A study based on National Health and Nutrition Examination Survey (NHANES) data between 2005 and 2012 estimated that approximately 30% of US residents with type 2 diabetes were treated with insulin, with about two-thirds using basal insulin without prandial insulin. Yet only 62% of individuals using insulin were estimated to have achieved a hemoglobin A1c (HbA1c) level of less than 8.0% and only 31% achieved a level of less than 7.0%.1 More recent evaluation of NHANES data suggests there had not been any improvement in diabetes glycemic outcomes in the US between 2005 and 2016.2

Glucose monitoring is central to safe and effective management for individuals with type 2 diabetes using insulin.
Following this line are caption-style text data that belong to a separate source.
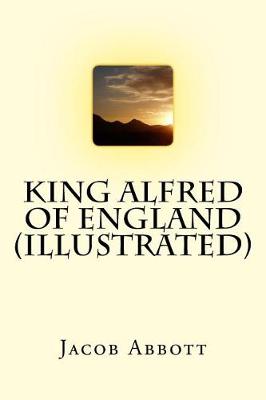 Book cover for King Alfred of England (Illustrated)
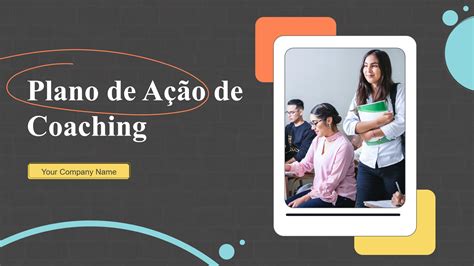 Modelos de planos de ação de coaching indispensáveis amostras e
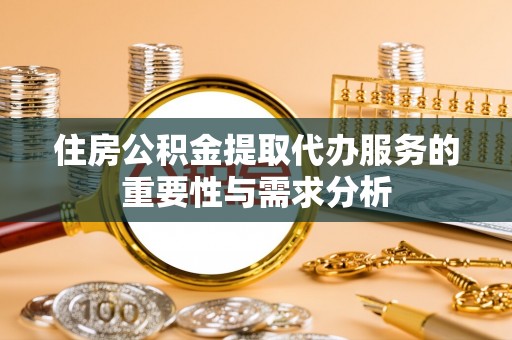 北辰住房公积金提取代办服务的重要性与需求分析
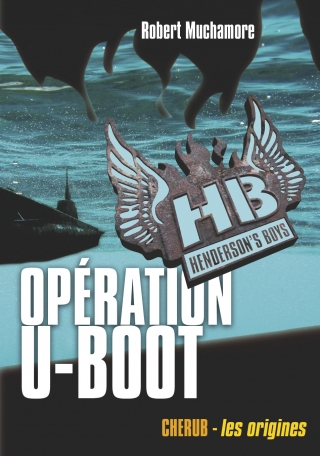 Henderson's boys - Tome 4 - Opération U-Boot - Grand format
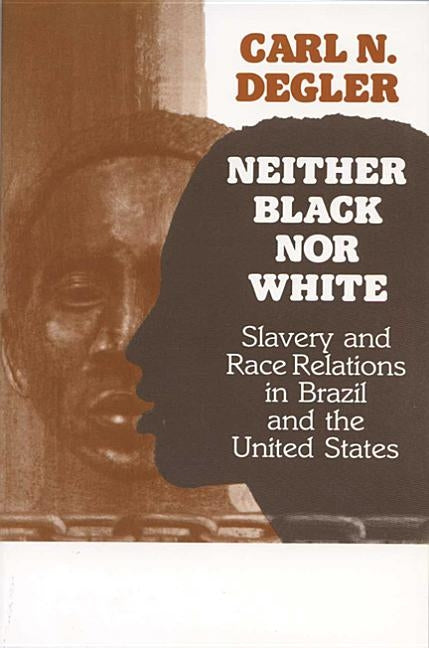 Neither Black Nor White: Slavery and Race Relations in Brazil and the United States by Degler, Carl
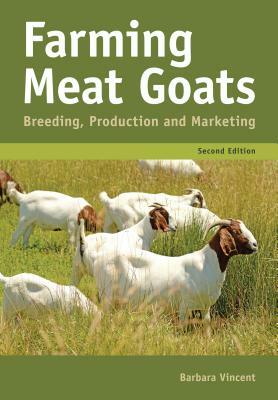 Farming Meat Goats: Breeding, Production and Marketing by Barbara Vincent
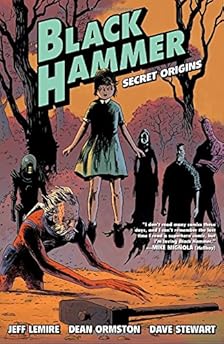 Black Hammer Volume 1: Secret Origins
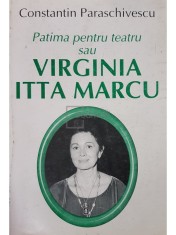 Constantin Paraschivescu - Patima pentru teatru sau Virginia Itta Marcu (Editia: 2004) foto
Glucose management based on blood glucose meter (BGM) testing for individuals with type 2 diabetes using insulin has been demonstrated to be effective in treat-to-target trials3 and in observational studies,4 but other studies have documented that self-monitoring of blood glucose with self-titration of insulin was underutilized in routine practice.5,6

Real-time continuous glucose monitoring (CGM), by providing glucose measurements as often as every 5 minutes, low and high glucose alerts, and glucose trend information, has the potential to better inform diabetes management decisions compared with episodic self-monitoring with a BGM. Studies have demonstrated that CGM improved glycemic control in individuals with type 1 diabetes7-12 and with type 2 diabetes using insulin regimens with basal plus prandial insulin.13 The role of CGM in individuals with type 2 diabetes using less-intensive insulin regimens is not well defined. To evaluate the effectiveness of CGM in these patients, an 8-month randomized, multicenter, clinical trial was conducted comparing CGM vs BGM monitoring in patients with type 2 diabetes treated with basal insulin without prandial insulin whose diabetes was being managed by primary care clinicians.

Discussion

In this randomized trial of patients with type 2 diabetes and poor glycemic control (mean HbA1c level, 9.1%) treated with basal insulin without prandial insulin and recruited from a primary care setting, HbA1c level improvement at 8 months was significantly greater in participants using CGM than in participants using a BGM alone for glucose monitoring. The greater HbA1c level improvement was reflected in an increase in CGM-measured time in the target glucose range of 70 to 180 mg/dL and a reduction in both time spent at greater than 250 mg/dL and mean glucose level.

Exploratory subgroup analyses based on baseline participant characteristics suggested that a HbA1c level difference favoring the CGM group was present across the age range of 33 to 79 years and the baseline HbA1c range of 7.1% to 11.6%, for all education levels, and in those with higher and lower diabetes numeracy. HbA1c level improvement was achieved while reducing the frequency of CGM-measured hypoglycemia.

The high rate of persistent CGM use over 8 months and the high scores on the CGM satisfaction scale are similar to the findings of a randomized trial evaluating CGM in patients with type 2 diabetes using basal insulin plus prandial insulin.13To our knowledge, there has not been a prior randomized trial that has evaluated CGM in patients with type 2 diabetes using basal but not prandial insulin.

The strengths of this study included a racially and socioeconomically diverse study population, with most participants being non-White, with less than a college degree, and without private insurance. The study assessed the benefit of CGM vs optimized care for the BGM group, which was reflected in improvement in HbA1c level in the BGM group. Because type 2 diabetes is primarily managed in the primary care setting and not by endocrinologists, the study was designed to recruit patients from primary care practices. However, the involvement of the diabetes specialists in this study as advisors to primary care clinicians is not currently standard practice in many clinical settings and thus limits the generalizability of the study findings.